First off, Smith said, it’s important for parents to talk to their children about race and ethnicity, rather than ignoring the issue or acting like race and ethnicity no longer impact our lives.

“We need to teach our children how to interact with other people,” she said. “But what should we say to them (to) really help them become the kids (who) will interact well with people of all different groups?

“Somehow, I think it has to be a combination of, ‘We see race, but that’s not how we make our decisions about people.’”

The age of the child is critical in deciding how to talk about race and ethnicity, Smith said. For many 6-year-olds, when they talk about race or color, they literally mean color, “and maybe that should be all it should be” at that age, Smith said.

“We don’t want to color their world in ways they don’t think about it,” she said.

As children mature and understand more about other races, cultures and beliefs, conversations can evolve into discussions of shared history and stories of cooperation.

Smith, an African-American female who was raised in the South in the 1960s and ’70s and later spent several years working in the North, uses the example of the march from Selma to Montgomery, Alabama, in 1965 during the height of the civil rights movement to illustrate the point.

Both black and white people participated in the movement, she said, becoming a powerful example of the need for all races to work together to accomplish social justice.

“To me, that’s a powerful model,” she said of the Selma march. “(It’s important for parents) to say that social justice is not a color thing, that we can all tackle social justice.”

Smith said she has seen a similar cooperative response in the wake of the murder of African-American church members in Charleston, South Carolina, this summer. The community has come together in support of the church and the family members of the victims and to stand against hatred espoused by the 21-year-old white male who committed the murders. Events like these can be a starting point for parents to talk to their children about how to make our world a kinder, more equitable place.

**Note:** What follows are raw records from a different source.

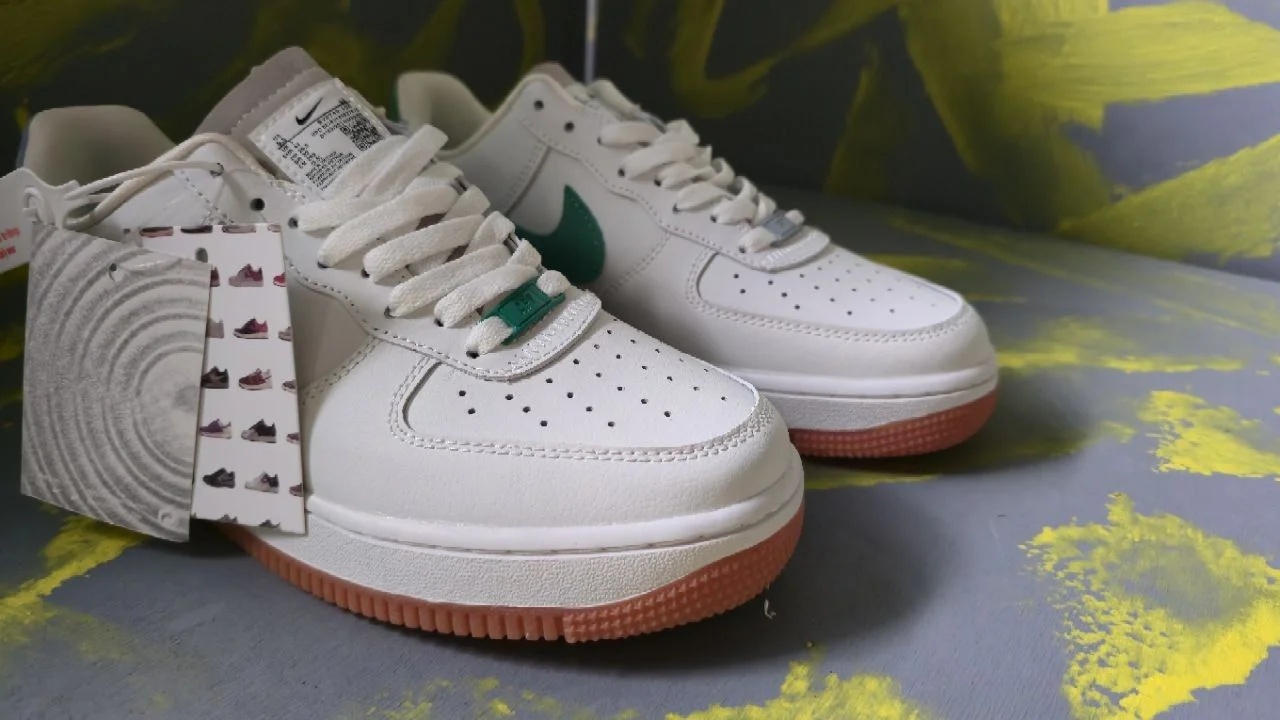 Nike air force 1 - миниатюра 8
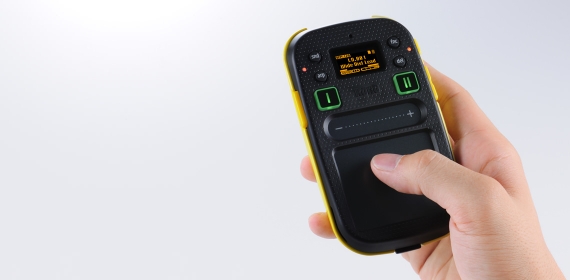 Specifications | kaossilator 2 - DYNAMIC PHRASE SYNTHESIZER | KORG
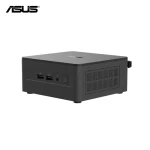 ASUS NUC13 PRO Tall RNUC13ANHH500000I / i5-13420H / 2xDDR4-3200 / 3xNVMe, SATA - Xuất hình: HDMI, Thunderbolt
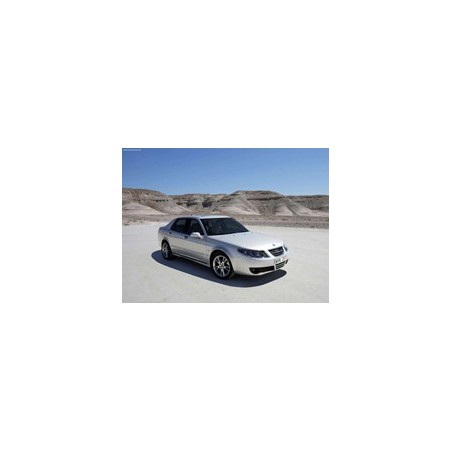 Saab 9-5 2,0t 190/192hk 1998-2000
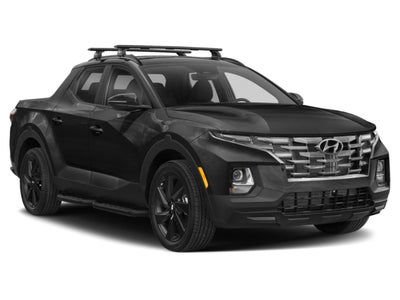 2023 Hyundai SANTA CRUZ NIGHT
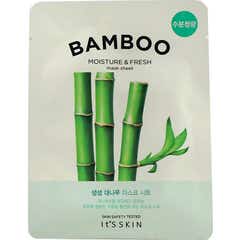 It's Skin Máscara Bamboo Moisture & Fresh 19g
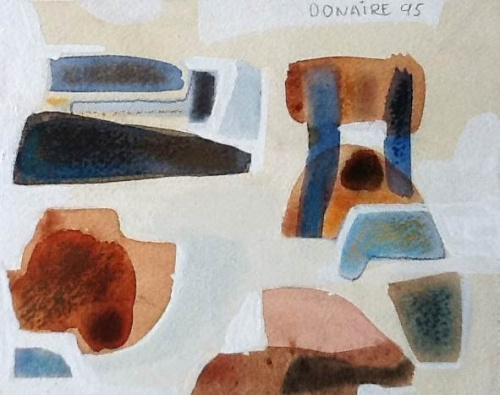 S/T, Joaquín García Donaire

While talking about the issue with older children is important, Smith said, equally important is demonstrating a respect for all races in our daily lives.

“Our children learn powerful lessons by the way we interact with people,” Smith said. “I think parents must emphasize values. (We need to stop saying), ‘I don’t see color or race,’ and take it to the next stage of saying, ‘I see it, and it’s good.’”

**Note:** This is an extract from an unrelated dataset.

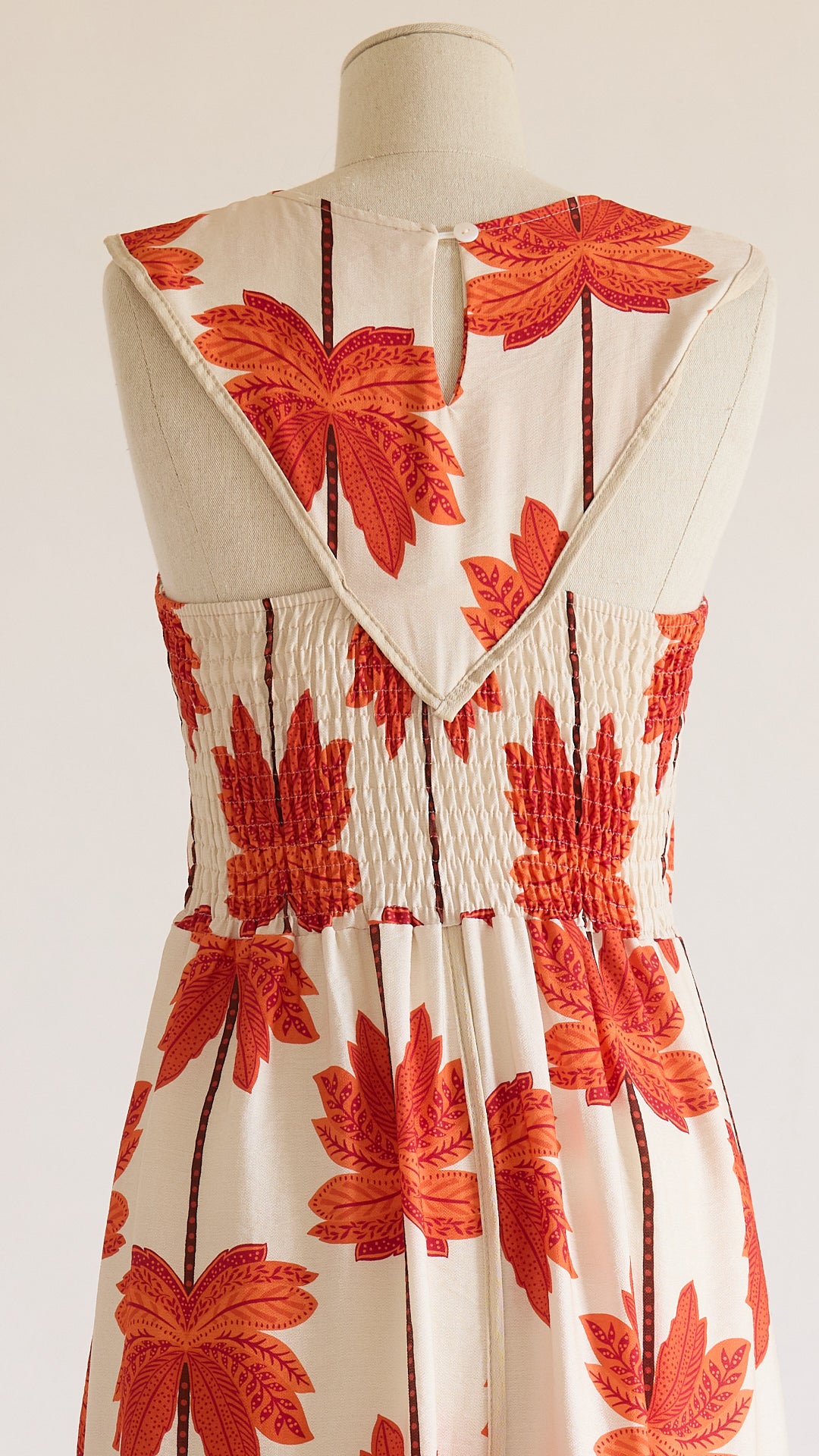 VESTIDO MATEA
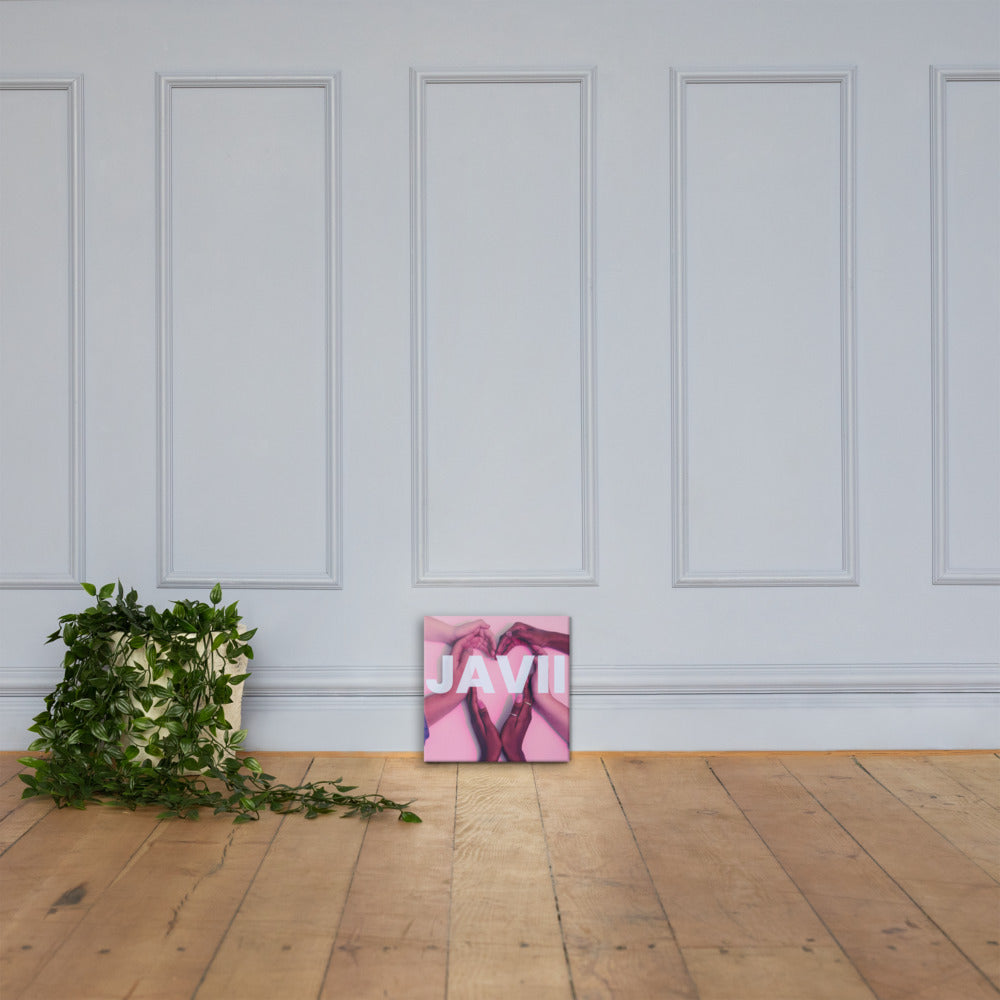 Javii Canvas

Much of the work looking at how families talk about race and ethnicity has been focused on minority families, and more research needs to be done on how white families talk about race and ethnicity, Smith said.

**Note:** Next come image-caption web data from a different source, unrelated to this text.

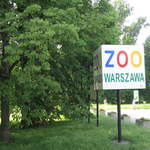 Warsaw Zoo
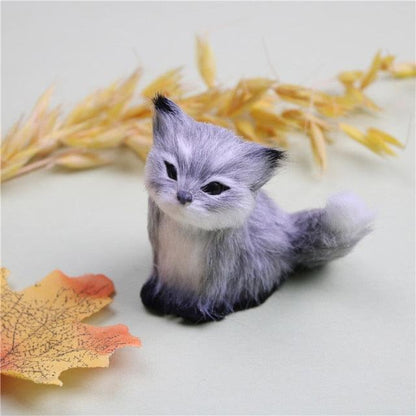 Floroux - Joli et doux jouet en peluche pour les jeunes et les moins jeunes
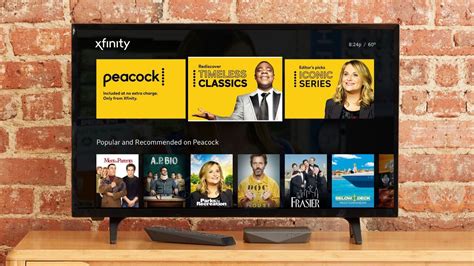 Is Peacock TV free? Information on pricing, channels and more. - silive.com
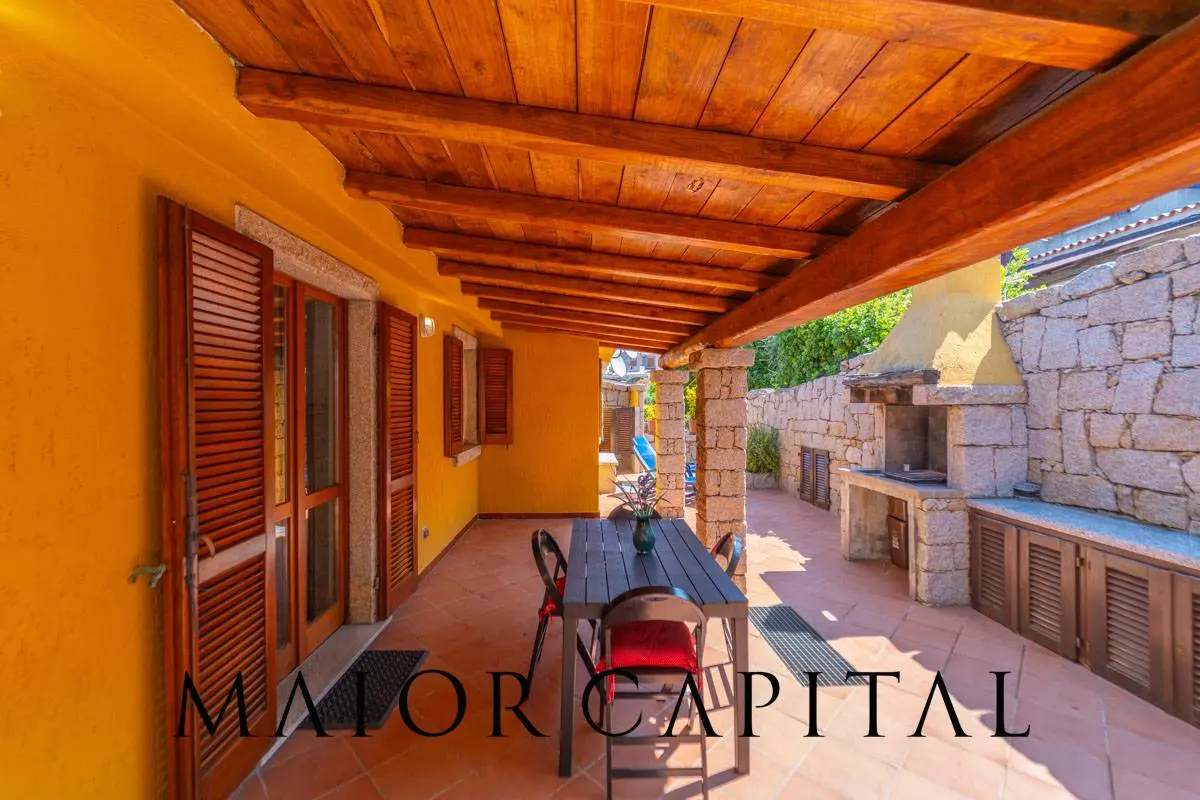 Immagine per Casa Semindipendente in vendita a Trinità d'Agultu e Vignola Loc. Baia Vignola snc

Smith's research has focused in part on how parents in minority groups talk to their children about racial and ethnic differences and attitudes towards other groups. For example she has looked at the racial and ethnic socialization, or how parents communicate information and values to their children, from the minority viewpoint. She’s found that some families emphasize cultural values to foster the strength needed to succeed and combat negative stereotypes.

Another element of socialization studied by Smith and other researchers is the “preparation for bias” in which minority parents prepare their children for discrimination, which tends to be a little more delicate.

“What the research is telling us is that we have to be very careful about that sort of thing,” Smith said. “If we over-communicate this idea that there’s going to be racism or discrimination, it can discourage a child. It’s a really tricky balance.”

Ultimately, Smith said, it’s the responsibility of parents of all races to communicate shared values that emphasize mutual respect. This can be done while also embracing and celebrating those things that make us unique, she said.

“What we do know is that when you interact with people who are similar to you in every way except for color, you’re more likely to change your attitudes,” Smith said. “When we do this, we start to break down misconceptions about each other.”

Cal Powell is the director of communications for the University of Georgia College of Family and Consumer Sciences.